→ Work to complete:
In the records that follow, locate every line with "United" and extract it.

───── Excerpted records

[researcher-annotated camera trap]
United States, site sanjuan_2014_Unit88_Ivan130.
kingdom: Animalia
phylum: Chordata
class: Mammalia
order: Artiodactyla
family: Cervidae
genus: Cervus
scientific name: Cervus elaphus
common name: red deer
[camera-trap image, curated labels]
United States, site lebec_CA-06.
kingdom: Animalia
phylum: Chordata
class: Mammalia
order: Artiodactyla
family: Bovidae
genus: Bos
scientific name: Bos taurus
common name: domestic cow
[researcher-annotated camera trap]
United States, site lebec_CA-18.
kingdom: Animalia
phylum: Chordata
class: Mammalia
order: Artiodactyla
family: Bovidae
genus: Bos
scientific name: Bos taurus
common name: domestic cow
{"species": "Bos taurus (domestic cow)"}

──────────
───── Excerpted records

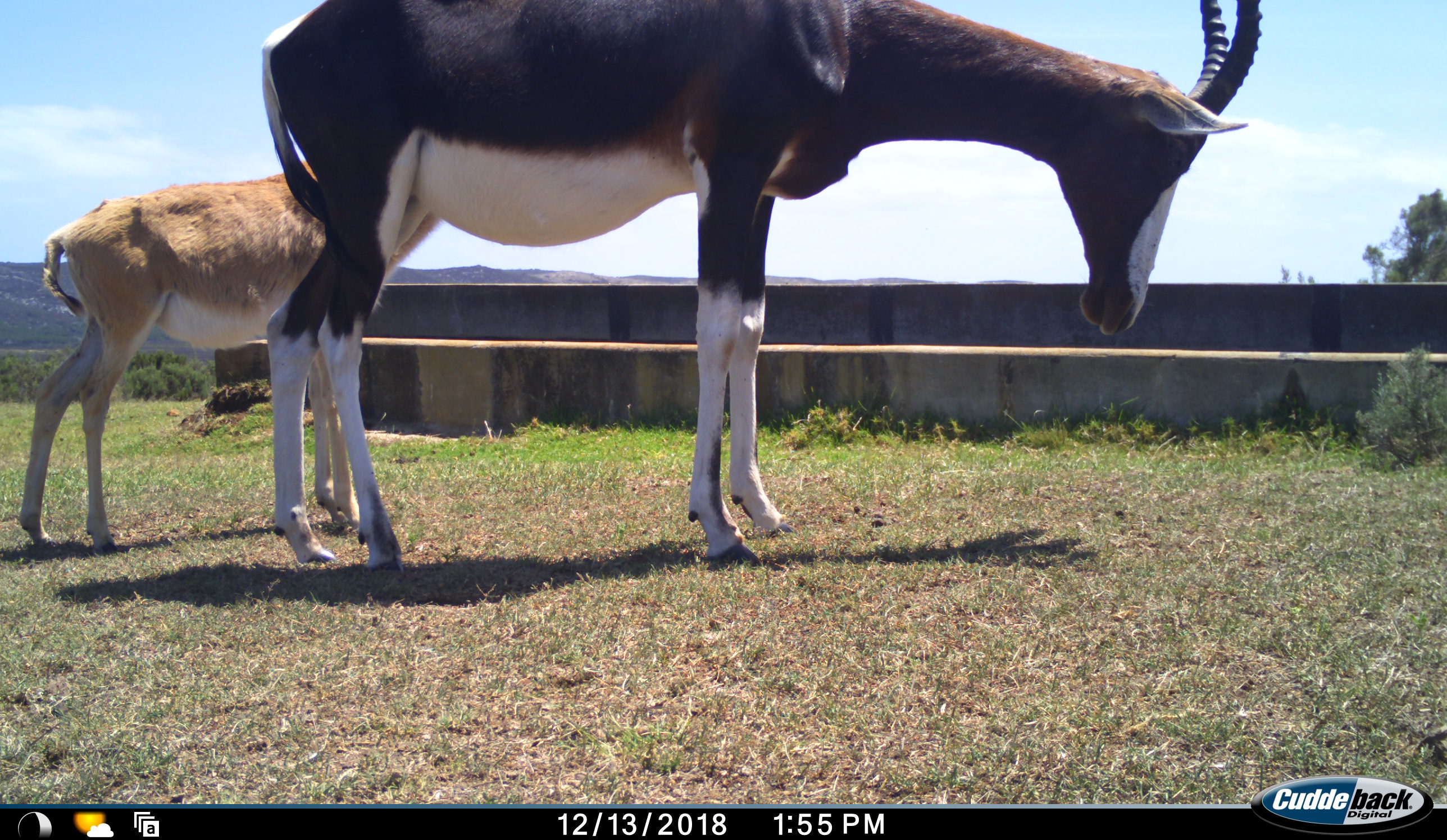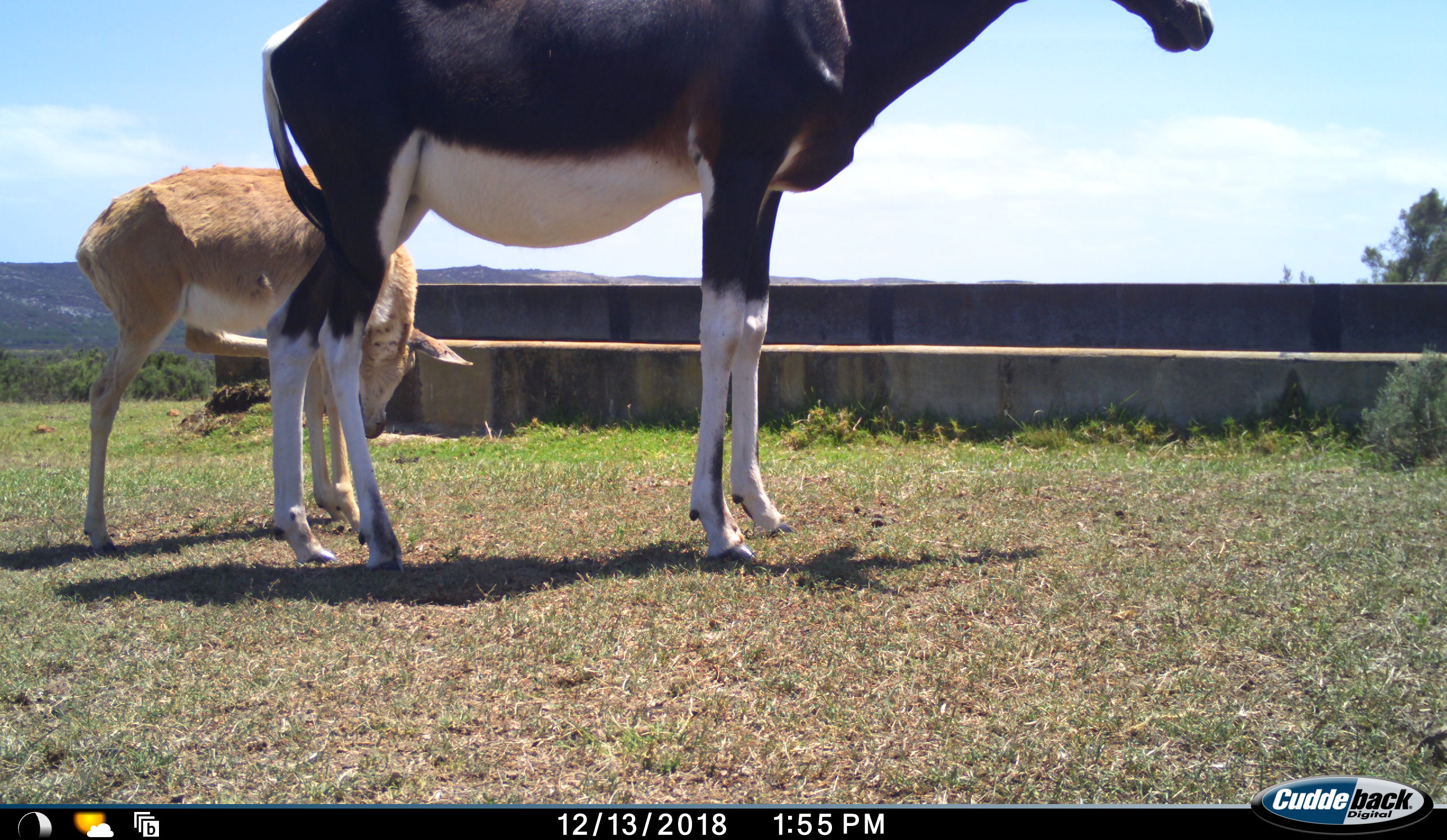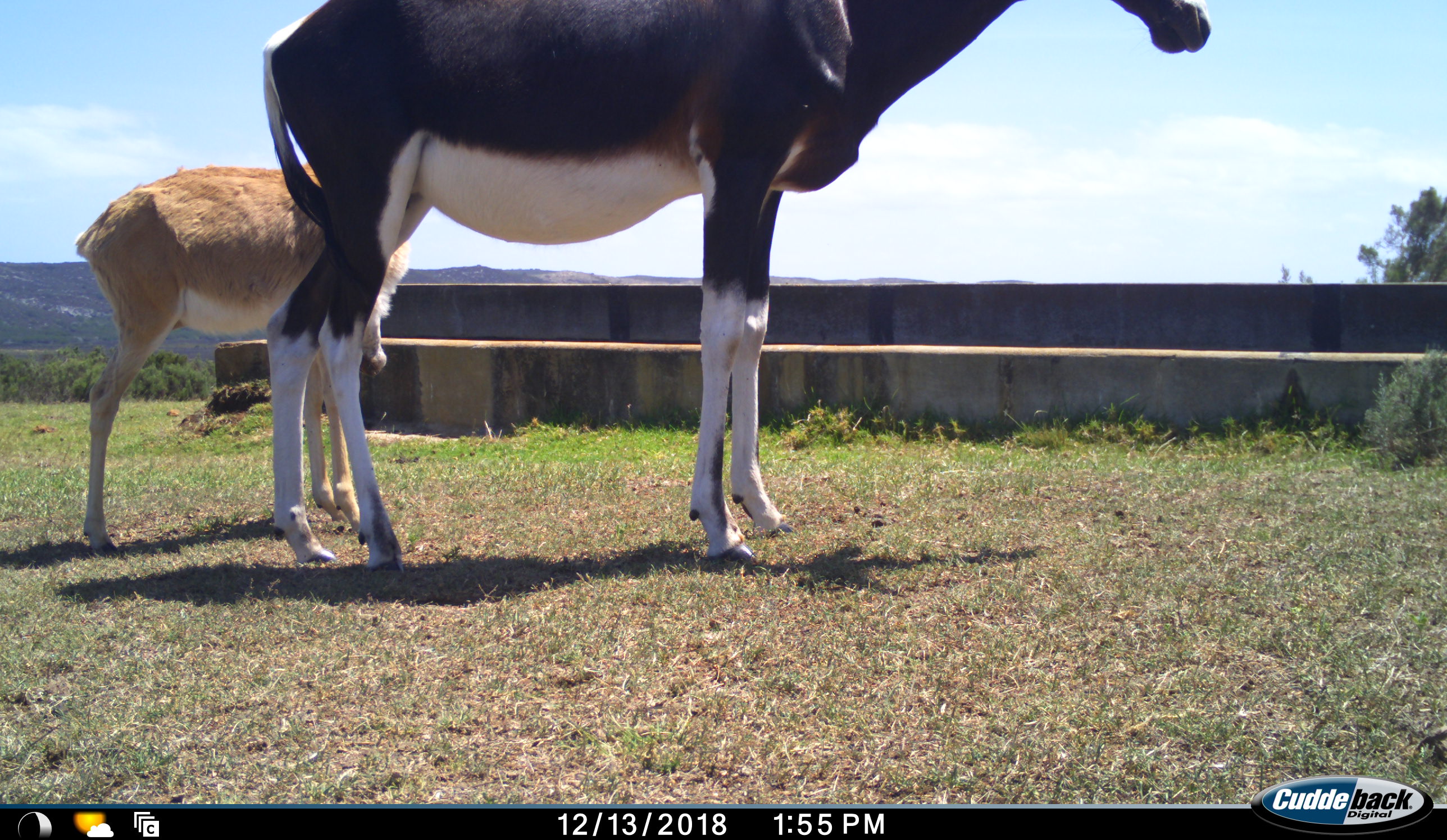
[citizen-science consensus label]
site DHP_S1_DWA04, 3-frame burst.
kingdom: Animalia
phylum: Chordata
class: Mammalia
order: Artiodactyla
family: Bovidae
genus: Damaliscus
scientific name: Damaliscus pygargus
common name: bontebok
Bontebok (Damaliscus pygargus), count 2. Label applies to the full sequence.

──────────
───── Excerpted records

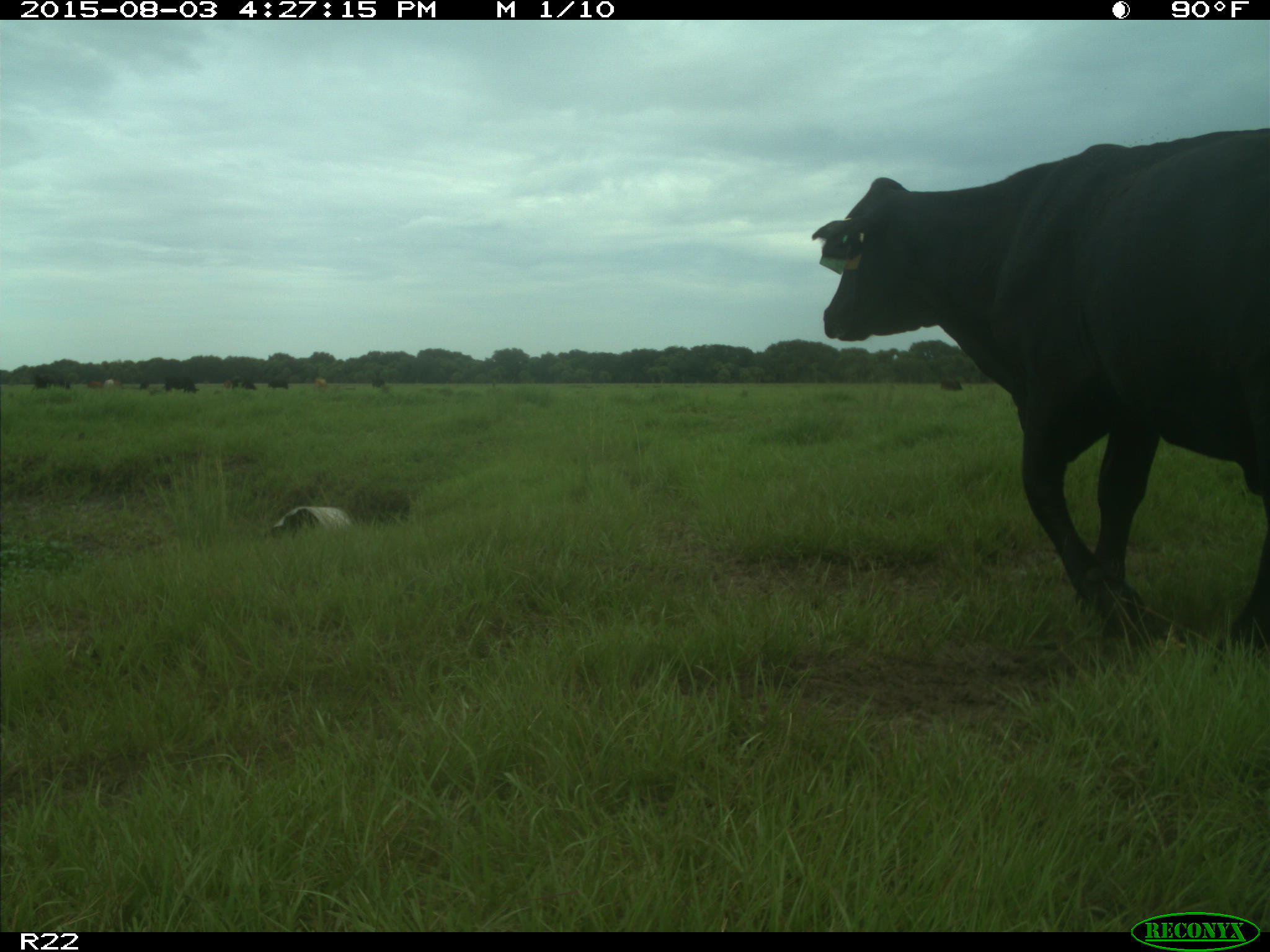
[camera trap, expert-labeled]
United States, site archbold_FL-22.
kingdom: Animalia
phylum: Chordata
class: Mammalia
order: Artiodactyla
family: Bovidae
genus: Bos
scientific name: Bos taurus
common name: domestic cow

──────────

→ Answer box:
United States, site sanjuan_2014_Unit88_Ivan130.
United States, site lebec_CA-06.
United States, site lebec_CA-18.
United States, site archbold_FL-22.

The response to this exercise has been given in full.